Using the abstract on QSAR analysis of KDR/VEGFR-2 inhibitors, give the values of C, gamma and epsilon that produced the best support vector regression performance.

→ **EXCERPT TO READ**
Content starts
Simultaneously Optimized Support Vector Regression Combined with Genetic Algorithm for QSAR Analysis of KDR/VEGFR‐2 Inhibitors
Min Sun,Junqing Chen,Jin Cai,Meng Cao,Shuangqing Yin,Min Ji
DOI: https://doi.org/10.1111/j.1747-0285.2010.00958.x
2010-01-01
Chemical Biology & Drug Design
Abstract:Considering the fact that majority of support vector regression models have not been fully optimized in the realm of quantitative structure-activity relationship, an idea of simultaneous optimization has been proposed and evaluated on a set of novel kinase insert domain receptor/vascular endothelial growth factor receptor-2 inhibitors including naphthalene and indazole-based compounds in this study. After the powerful feature searching process using genetic algorithm, the final support vector regression model was constructed on an optimal set of six descriptors, based on which simultaneous optimization was carried out. Specifically, the global optimum is grid searched in the joint parametric space defined by cost (C), gamma and epsilon, where performance of support vector regression using each combination of (C, gamma, epsilon) is evaluated and recorded, resulting in bulky information. Based on the data decomposition strategies provided in the main paper, the best performance was achieved for C = 1.2, gamma = 0.15 and epsilon = 0.065. As a comparison, a linear model based on genetic algorithm-multiple linear regression has also been developed and compared. Performances of these models are rigorously validated using both leave-one-out cross-validation and also external validation. The significant higher R-2 (0.908, 0.837) and lower root-mean-square error (0.237, 0.311) for 45 training and 16 test samples compared to that of genetic algorithm-multiple linear regression (0.764, 0.700 and 0.402, 0.421) confirm the superior performance of genetic algorithm-support vector regression. Robustness and predictive ability of this model is further prudently evaluated. The resulting models introduced not only the idea of simultaneous optimization in support vector regression, but also an efficient strategy for estimating the vascular endothelial growth factor receptor-2 inhibitory activity of novel naphthalene and indazole-based compounds. Moreover, some insights into the structural features related to the biological activity of these compounds have also been provided, which might be of great help for further designing novel vascular endothelial growth factor receptor-2/kinase insert domain receptor inhibitors with potent activity.
Content ends
→ **INFORMATION PROVIDED**
Content starts
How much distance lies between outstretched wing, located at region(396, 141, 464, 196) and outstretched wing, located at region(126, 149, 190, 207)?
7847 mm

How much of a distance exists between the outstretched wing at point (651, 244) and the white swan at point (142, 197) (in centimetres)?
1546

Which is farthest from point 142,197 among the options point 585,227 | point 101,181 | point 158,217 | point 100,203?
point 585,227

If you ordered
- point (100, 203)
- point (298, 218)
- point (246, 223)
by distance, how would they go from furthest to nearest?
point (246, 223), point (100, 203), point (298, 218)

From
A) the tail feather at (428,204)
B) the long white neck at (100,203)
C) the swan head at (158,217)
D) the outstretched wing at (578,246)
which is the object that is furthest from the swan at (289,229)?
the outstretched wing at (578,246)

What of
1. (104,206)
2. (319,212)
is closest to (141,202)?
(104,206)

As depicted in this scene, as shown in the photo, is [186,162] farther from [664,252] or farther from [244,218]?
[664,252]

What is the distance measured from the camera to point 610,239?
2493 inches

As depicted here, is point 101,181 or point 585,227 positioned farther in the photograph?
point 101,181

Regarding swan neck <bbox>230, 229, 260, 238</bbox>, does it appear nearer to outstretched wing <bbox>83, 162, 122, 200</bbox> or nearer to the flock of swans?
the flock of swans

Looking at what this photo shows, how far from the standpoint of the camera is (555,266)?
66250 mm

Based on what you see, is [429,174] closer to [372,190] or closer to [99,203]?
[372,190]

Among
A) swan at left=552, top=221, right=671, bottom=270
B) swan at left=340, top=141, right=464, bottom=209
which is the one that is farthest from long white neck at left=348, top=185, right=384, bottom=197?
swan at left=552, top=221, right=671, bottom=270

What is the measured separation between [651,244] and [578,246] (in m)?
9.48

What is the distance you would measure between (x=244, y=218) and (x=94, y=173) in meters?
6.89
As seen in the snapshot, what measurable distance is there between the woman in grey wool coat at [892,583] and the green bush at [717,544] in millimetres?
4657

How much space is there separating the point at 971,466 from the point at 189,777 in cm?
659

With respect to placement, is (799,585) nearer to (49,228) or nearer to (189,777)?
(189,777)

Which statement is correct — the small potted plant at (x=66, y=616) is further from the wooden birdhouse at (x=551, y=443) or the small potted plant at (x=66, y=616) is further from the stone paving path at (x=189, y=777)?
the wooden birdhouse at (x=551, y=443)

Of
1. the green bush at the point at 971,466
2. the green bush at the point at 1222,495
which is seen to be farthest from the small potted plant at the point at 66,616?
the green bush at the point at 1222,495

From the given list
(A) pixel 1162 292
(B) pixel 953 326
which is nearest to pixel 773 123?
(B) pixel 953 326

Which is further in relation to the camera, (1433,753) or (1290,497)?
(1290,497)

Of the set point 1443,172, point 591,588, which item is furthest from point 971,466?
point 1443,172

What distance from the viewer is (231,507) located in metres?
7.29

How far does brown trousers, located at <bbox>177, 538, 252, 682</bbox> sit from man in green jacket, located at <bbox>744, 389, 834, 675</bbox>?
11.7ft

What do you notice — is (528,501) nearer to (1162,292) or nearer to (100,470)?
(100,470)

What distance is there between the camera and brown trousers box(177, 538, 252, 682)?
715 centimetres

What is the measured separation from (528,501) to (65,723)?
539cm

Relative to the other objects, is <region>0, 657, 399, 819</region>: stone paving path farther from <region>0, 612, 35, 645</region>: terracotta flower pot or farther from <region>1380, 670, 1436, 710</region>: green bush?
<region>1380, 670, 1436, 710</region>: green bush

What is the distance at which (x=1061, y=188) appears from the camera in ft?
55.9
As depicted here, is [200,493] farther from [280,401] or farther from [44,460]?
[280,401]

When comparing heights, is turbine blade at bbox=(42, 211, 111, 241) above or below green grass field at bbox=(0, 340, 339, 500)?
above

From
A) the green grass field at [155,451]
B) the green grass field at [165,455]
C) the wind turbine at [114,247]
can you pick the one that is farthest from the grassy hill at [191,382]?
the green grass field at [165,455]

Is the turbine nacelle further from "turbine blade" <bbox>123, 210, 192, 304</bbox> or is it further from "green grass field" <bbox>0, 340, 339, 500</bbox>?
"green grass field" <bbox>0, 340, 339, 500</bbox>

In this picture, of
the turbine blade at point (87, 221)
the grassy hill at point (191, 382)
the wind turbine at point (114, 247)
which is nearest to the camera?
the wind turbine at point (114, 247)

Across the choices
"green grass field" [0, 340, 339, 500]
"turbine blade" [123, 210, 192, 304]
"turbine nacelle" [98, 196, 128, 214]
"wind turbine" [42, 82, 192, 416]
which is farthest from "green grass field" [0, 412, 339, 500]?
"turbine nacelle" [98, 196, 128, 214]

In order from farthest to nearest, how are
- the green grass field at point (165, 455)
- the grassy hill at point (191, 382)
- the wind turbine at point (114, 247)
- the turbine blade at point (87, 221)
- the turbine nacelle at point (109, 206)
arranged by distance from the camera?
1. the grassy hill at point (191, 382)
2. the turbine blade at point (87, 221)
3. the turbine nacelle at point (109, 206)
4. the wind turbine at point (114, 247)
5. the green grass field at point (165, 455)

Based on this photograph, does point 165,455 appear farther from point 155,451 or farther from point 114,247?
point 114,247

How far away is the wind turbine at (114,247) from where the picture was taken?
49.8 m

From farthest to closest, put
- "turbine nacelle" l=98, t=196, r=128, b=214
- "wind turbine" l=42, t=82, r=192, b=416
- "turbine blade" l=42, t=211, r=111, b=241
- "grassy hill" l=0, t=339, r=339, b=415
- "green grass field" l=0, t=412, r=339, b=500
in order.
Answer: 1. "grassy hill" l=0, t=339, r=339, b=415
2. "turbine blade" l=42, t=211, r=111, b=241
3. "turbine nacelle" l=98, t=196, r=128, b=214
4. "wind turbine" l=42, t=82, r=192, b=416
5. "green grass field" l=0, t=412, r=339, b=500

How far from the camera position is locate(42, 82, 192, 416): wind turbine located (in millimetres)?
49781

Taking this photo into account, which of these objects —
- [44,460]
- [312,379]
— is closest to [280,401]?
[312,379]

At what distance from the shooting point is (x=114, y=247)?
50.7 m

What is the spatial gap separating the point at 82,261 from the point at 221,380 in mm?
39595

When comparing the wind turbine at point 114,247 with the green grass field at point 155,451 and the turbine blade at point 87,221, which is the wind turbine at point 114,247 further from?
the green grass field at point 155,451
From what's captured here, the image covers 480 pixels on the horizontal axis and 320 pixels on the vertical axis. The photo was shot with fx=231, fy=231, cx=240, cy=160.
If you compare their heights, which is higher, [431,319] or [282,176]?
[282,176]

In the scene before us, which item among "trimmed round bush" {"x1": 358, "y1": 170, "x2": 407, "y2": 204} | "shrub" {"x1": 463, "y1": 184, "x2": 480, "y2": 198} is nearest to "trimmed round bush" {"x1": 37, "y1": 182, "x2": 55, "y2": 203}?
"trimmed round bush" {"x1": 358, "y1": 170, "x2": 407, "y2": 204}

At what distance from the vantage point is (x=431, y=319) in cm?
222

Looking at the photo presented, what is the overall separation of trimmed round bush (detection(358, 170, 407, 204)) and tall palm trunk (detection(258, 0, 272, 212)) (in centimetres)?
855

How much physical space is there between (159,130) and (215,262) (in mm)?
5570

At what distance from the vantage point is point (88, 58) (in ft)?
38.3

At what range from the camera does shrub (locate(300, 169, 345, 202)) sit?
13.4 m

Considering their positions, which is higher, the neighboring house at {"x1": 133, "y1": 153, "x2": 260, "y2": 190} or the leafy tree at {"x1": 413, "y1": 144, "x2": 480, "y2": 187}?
Content ends
→ **TASK OUTPUT**
C = 1.2, gamma = 0.15 and epsilon = 0.065.